● **Work task**:
Answer these questions using the passage about Jake Luhrs.
1. How many people belong to the HeartSupport online community?
2. Why did Jake found HeartSupport?
3. While watching Jake on stage, whom did the writer sense was there too?

● **Document section**:
+===+

Jake Luhrs is a very unusual guy. He created HeartSupport, an online community of over 70 thousand marginalized folks who have found hope, help, encouragement and acceptance. Jake founded HeartSupport because so many kids wanted to talk and ask questions, and he was always on tour and didn’t have the time because he had to move on to the next city. Jake is soft-spoken, gentle, kind, balding and, other than the tattoos and being quite large, you wouldn’t pick him out of a crowd. At dinner I kept thinking that we were sitting down with the wrong guy. Later on the stage, Jake exploded with so much energy and drive you wouldn’t believe. When he was on stage I finally got it. I’ll never be a fan of that kind of music, but when I saw the energy, dancing, lights and unbridled joy, I got it.
As I watched Jake on stage, I sensed that Jesus was there too...and in the audience of dancing young people. Jesus is present—working, caring and loving—in a lot of places that Christians don’t often frequent.

+===+

● **Given information**:

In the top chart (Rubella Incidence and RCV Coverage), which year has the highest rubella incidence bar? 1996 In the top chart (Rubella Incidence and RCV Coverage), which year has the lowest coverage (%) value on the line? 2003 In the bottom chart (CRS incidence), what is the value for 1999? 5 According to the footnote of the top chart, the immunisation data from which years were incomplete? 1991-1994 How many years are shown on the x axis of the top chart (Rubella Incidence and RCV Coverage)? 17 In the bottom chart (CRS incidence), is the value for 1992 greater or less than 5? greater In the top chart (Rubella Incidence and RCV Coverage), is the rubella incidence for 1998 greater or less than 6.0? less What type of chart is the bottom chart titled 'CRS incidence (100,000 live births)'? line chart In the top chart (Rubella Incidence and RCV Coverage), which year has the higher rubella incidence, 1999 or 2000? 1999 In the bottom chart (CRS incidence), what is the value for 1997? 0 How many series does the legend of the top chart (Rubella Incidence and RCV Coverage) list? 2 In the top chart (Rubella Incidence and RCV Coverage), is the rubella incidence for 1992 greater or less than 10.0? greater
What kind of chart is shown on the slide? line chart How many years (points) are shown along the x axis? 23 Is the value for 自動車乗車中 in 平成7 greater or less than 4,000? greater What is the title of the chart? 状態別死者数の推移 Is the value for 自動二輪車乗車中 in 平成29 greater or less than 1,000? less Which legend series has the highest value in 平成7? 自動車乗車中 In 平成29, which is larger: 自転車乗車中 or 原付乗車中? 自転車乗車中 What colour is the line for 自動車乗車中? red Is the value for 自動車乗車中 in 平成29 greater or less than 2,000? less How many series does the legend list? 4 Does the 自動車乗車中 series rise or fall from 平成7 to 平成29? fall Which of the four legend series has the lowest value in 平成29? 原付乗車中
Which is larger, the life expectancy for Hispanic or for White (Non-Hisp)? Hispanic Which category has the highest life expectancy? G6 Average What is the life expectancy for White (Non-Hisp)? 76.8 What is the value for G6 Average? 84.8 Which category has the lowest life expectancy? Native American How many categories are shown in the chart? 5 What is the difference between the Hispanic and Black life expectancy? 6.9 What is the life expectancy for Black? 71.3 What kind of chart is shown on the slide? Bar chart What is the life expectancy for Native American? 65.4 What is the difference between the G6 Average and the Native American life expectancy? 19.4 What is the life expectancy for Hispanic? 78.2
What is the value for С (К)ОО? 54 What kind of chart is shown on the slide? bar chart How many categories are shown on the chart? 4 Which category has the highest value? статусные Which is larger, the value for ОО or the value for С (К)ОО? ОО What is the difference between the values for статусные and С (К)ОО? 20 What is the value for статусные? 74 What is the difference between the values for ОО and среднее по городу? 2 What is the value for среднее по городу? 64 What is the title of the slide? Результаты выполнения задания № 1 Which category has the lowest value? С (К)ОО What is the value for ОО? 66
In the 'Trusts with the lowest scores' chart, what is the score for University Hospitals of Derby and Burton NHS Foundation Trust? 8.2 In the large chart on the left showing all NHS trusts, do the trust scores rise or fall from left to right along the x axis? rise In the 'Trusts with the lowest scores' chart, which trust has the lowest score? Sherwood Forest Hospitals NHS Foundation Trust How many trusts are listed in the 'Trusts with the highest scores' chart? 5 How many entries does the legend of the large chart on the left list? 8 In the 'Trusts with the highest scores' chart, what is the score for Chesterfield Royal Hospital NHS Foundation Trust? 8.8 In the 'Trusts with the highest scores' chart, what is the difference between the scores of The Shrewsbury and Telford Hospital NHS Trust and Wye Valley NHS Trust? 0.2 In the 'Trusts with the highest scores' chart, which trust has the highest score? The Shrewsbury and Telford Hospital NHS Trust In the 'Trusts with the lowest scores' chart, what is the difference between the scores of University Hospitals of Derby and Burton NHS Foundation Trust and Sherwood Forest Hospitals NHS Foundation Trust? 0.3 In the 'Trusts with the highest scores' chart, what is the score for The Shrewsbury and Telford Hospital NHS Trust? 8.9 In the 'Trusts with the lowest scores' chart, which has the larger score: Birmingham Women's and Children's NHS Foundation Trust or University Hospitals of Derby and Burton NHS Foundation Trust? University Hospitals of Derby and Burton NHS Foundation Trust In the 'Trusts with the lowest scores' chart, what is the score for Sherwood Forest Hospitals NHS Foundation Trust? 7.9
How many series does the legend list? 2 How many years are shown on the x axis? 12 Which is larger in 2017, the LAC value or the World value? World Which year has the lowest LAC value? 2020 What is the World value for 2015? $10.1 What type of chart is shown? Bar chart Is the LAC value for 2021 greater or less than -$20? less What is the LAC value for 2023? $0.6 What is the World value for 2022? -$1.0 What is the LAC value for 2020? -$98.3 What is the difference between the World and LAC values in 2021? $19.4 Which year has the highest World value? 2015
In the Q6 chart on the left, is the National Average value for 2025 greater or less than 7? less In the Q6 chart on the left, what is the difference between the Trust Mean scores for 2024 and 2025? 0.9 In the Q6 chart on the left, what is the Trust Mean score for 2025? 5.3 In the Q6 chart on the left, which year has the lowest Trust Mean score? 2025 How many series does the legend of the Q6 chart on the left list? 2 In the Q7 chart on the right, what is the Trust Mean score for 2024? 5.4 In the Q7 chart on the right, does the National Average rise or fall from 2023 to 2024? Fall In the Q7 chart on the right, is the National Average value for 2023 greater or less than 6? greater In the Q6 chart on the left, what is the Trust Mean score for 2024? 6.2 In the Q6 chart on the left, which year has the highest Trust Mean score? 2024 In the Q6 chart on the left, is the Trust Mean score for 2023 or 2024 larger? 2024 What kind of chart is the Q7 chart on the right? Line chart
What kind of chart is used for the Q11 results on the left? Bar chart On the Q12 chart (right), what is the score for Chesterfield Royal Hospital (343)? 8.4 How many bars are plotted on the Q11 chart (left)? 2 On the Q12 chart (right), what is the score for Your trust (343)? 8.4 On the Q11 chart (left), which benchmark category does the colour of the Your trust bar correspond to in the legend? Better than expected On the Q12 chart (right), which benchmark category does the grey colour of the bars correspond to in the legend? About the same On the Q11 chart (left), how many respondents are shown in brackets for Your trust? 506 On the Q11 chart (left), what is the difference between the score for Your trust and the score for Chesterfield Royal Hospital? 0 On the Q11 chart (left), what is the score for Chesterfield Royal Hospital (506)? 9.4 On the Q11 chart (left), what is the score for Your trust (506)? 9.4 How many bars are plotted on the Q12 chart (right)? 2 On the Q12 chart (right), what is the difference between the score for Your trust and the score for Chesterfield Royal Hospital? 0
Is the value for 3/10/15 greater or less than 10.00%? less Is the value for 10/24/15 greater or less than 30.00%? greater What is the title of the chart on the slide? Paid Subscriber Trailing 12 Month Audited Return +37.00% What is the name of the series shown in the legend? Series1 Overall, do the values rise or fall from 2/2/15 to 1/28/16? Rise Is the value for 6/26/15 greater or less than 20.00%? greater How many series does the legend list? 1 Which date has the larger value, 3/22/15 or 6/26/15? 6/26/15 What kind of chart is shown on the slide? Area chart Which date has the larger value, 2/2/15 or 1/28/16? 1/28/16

+===+

● **Output below**:
1. Over 70 thousand.
2. So many kids wanted to talk and ask questions, and he was always on tour and had no time because he had to move on to the next city.
3. Jesus.